Prolonged hyperoxia decreased the number of cells less significantly in CB (▪) compared with AB (□). The “Hyperoxia Index” is the ratio of remaining cells after exposure to 95% O2over remaining cells following 21% O2. The horizontal broken line represents the hyperoxia index of 21% O2 treated cells from each individual, which is equal to 1. n = 5–9 in each group; * p < 0.05. t test was used to analyze the difference between 95% vs 21% O2 exposures from the same group of cells; p = 0.04 for 5 d and p = 0.02 for 7 d hyperoxia group, respectively.

Figure 3
figure 3

Hyperoxia induced cell death more gradually in CB- than AB-DC. The cells derived from CB (▪) or AB (□) exposed to either 2 d and 5 d of 21% or 95% O2 were assessed at the end of the 7 d culture for necrosis and apoptosis. In 2 d, AB-DC showed significant necrosis (p = 0.03) and necrosis-apoptosis (p = 0.02), where p < 0.05. t test (with Bonferroni correction) was used to assess the significance of the difference between CB vs AB. Data represents mean ± SD of six individual treatment groups.

RESULTS

Hyperoxia reduced the number of mature DC.

We first determined the effect of hyperoxia on the expression of CD1a and CD83 (Fig. 1). Double-negative (CD1a–/CD83–) cells derived from both CB and AB increased after 5 d of hyperoxia, as noted by the increased density in the lower left portion of the dot plots. However, the proportion of CB-derived cells that expressed CD1a and the intensity of that expression, were not affected by hyperoxic exposure, indicating a resistance to change of the number of CD1a CB-derived cells. In AB-derived cells, 5 d of hyperoxia significantly decreased both the number and the intensity of CD1a expression (p ≥ 0.001 and 0.004, respectively), indicating that early in maturation, AB-derived DC are susceptible to hyperoxic damage. The direction and magnitude of change in the percentage of CD1a CB-derived DC relative to that of CD1a AB-derived DC due to hyperoxia was remarkable: under hyperoxic conditions, the percentage of CB-derived CD1a DC remained the same as was found under normoxic conditions (23% versus 26%), but the percentage of AB-derived CD1a DC decreased (from 59% to 16%), indicating a resistance of young CB-derived DC to hyperoxia compared with young AB-derived DC.

Concomitantly, both the CB-derived and AB-derived DC expressing the later maturity marker, CD83, decreased to <5%. Altogether, these data imply that, although the less mature CB-derived DC are more resistant than AB-derived DC to hyperoxic injury, both CB-derived mature DC, as well as AB-derived mature DC, are vulnerable to hyperoxic damage.
━━━━━━━━━━━━━━━━
## ASSIGNED TASK 1
Decide whether each statement agrees with the passage on hyperoxia and dendritic cells: (a) the hyperoxia index of cells treated with 21% O2 equals 1; (b) under hyperoxia, the percentage of AB-derived CD1a DC stayed the same as under normoxia; (c) cells were assessed for necrosis and apoptosis at the end of the 7 d culture. Answer yes or no for each and quote the words that decide it.
## ASSIGNED TASK 2
Go on with the passage on hyperoxia and dendritic cells, starting after its final sentence.

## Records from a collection
━━━━━━━━━━━━━━━━
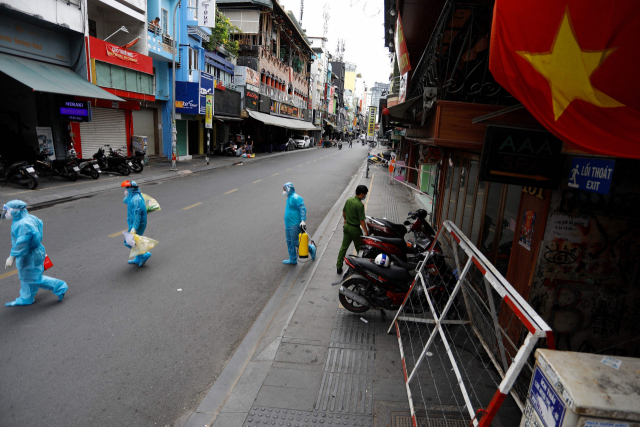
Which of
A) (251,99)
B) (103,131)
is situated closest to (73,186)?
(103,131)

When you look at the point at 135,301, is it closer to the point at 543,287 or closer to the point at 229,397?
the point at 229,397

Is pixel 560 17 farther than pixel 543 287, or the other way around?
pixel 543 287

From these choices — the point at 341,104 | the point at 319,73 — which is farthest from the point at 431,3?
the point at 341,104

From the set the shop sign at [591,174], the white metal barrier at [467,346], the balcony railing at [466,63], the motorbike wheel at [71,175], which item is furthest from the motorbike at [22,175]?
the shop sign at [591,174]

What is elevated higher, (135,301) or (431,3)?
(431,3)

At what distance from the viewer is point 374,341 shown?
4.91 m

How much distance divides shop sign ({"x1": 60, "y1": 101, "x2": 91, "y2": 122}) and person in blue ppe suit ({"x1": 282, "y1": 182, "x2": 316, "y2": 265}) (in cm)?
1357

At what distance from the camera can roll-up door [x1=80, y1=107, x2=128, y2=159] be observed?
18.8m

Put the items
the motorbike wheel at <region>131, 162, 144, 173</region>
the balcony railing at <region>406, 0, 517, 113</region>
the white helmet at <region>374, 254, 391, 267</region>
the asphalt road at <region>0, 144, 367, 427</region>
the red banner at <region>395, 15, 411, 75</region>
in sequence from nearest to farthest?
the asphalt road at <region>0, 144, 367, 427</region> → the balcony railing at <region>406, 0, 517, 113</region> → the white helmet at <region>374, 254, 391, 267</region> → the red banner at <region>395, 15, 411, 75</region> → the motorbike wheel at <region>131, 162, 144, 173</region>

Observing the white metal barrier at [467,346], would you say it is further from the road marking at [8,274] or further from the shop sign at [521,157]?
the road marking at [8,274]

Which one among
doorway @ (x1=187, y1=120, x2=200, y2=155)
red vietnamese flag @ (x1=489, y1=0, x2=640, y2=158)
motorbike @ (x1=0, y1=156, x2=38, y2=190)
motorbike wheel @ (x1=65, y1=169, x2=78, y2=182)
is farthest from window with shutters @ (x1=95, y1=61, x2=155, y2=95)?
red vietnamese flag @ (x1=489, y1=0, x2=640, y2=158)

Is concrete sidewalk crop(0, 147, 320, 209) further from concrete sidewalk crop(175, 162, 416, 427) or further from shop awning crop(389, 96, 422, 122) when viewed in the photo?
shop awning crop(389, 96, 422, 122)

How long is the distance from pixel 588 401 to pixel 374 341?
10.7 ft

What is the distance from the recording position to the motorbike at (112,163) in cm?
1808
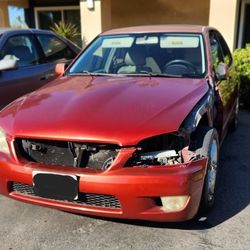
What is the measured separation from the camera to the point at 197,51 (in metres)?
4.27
━━━━━━━━━━━━━━━━
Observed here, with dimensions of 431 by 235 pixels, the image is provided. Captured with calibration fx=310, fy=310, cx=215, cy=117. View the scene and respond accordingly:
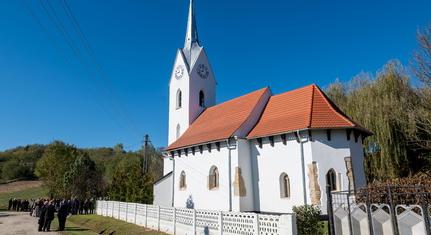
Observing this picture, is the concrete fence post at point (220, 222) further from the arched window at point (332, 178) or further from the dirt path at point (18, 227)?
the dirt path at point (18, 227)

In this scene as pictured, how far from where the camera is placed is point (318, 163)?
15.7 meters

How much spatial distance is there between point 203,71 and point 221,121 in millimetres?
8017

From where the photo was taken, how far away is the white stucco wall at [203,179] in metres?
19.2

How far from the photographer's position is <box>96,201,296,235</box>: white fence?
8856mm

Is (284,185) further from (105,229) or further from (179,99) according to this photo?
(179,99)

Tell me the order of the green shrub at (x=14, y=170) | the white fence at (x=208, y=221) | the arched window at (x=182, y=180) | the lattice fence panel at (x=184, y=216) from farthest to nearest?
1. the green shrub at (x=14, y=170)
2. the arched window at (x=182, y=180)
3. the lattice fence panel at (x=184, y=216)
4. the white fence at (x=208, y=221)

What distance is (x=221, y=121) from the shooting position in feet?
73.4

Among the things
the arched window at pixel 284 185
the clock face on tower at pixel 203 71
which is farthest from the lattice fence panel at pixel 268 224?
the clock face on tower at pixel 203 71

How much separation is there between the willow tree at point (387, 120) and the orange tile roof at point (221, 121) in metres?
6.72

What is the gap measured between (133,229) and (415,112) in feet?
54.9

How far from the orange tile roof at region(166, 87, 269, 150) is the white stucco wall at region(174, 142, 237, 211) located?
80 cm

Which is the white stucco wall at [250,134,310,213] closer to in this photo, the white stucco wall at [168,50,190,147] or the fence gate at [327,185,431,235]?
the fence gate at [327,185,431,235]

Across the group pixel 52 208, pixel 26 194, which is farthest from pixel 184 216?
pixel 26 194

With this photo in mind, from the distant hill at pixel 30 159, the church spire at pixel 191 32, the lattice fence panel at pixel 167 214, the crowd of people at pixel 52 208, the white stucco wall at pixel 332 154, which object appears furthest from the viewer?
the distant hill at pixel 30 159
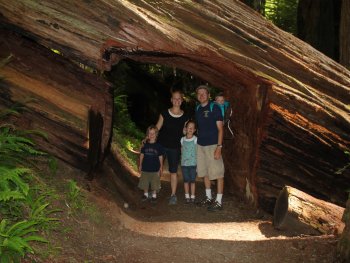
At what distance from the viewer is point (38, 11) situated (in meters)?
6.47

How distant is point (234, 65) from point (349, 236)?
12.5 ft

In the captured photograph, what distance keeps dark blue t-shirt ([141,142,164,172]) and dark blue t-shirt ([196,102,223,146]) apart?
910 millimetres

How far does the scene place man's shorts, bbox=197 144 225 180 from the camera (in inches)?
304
━━━━━━━━━━━━━━━━
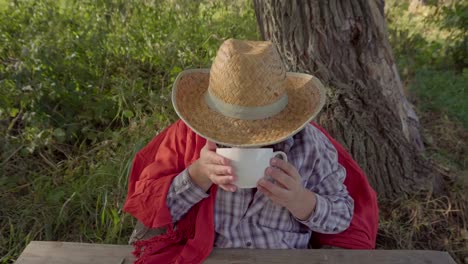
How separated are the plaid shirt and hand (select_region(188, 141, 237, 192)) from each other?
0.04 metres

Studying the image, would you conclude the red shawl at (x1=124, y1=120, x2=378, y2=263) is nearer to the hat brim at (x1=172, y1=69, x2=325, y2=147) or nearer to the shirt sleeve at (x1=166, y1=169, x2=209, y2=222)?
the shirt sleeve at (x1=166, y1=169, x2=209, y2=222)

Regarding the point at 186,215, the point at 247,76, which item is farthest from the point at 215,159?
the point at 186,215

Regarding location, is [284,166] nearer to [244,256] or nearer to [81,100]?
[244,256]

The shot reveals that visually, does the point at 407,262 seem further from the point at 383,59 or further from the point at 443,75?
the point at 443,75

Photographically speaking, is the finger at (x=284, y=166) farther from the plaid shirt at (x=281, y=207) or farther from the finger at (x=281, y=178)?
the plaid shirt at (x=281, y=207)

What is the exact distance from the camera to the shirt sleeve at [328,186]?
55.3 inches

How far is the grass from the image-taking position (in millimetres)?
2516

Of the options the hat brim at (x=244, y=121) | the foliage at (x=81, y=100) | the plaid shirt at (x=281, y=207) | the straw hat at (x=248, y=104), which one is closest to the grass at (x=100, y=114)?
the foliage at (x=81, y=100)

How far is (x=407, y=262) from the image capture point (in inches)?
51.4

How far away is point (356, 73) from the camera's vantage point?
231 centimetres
━━━━━━━━━━━━━━━━
## RESULT 1
(a) Yes: "The horizontal broken line represents the hyperoxia index of 21% O2 treated cells from each individual, which is equal to 1."
(b) No: "but the percentage of AB-derived CD1a DC decreased (from 59% to 16%)"
(c) Yes: "were assessed at the end of the 7 d culture for necrosis and apoptosis"

## RESULT 2
Two days of hyperoxia diminished marker intensity of mature CB-derived DC more than AB-derived DC.

To study the effects of hyperoxia on the maturation process, we compared the CB- and AB-derived DC ratios of the hyperoxic to normoxic marker quantity and intensity (Table 1). After 2 d of hyperoxia (column I), there was no significant difference in the relative number of DC expressing CD83 or HLA-II in both CB- and AB-derived DC in the hyperoxic groups compared with the normoxic group (rows: 1a and 2a). The ratio of the intensity of expression of both markers was lowered in CB-derived DC compared with AB-derived DC, although the effect is modest, and after Bonferroni correction, only those of AB-derived DC were significantly lowered (row 1b: p = 0.04 for CD83 and 2b: p = 0.002 for HLA-II).

After 5 d of exposure, the quantity and intensity of CD83-mature DC from either CB or AB were both reduced. The difference in the HLA-II positive proportion of cells at d 5 between CB-derived and AB-derived DC, while statistically highly significant, is of quite modest degree (Table 1). We postulate this to be due to the effect on the corresponding ration of the much more dramatic reduction in intensity of the AB-derived than CB-derived cells going from 2 to 5 d of hyperoxia (Table 1). Moreover, these findings may indicate that longer exposure indiscriminately depressed the quantity and intensity of DC expressing maturation marker CD83 and HLA-II in both CB- and AB-DC.

Hyperoxia affected endocytic activity.

The ability of DC to capture antigen (endocytosis) is an important characteristic of immature DC, as this function declines with DC maturation (15). Neither a 2- nor 5-d exposure to O2 alters the endocytic activity of either CB or AB-DC (Table 1, column I, rows 3a and 3b), suggesting that the hyperoxia did not alter the function of DC.

Hyperoxia decreased the number of viable AB cells more rapidly than CB cells.

To assess the impact of hyperoxia on cells' viability, we compared the ratio of cells at the end of a 7-d culture between the hyperoxic (2, 5, or 7 d-exposure) versus normoxic groups (Fig. 2). Continuous hyperoxia for 5 d or more significantly decreased the number of AB cells (CB cells: p = 0.25; AB cells: p = 0.02), while CB cells were affected only after 7 d (CB cells: p = 0.004; AB cells: p = 0.003).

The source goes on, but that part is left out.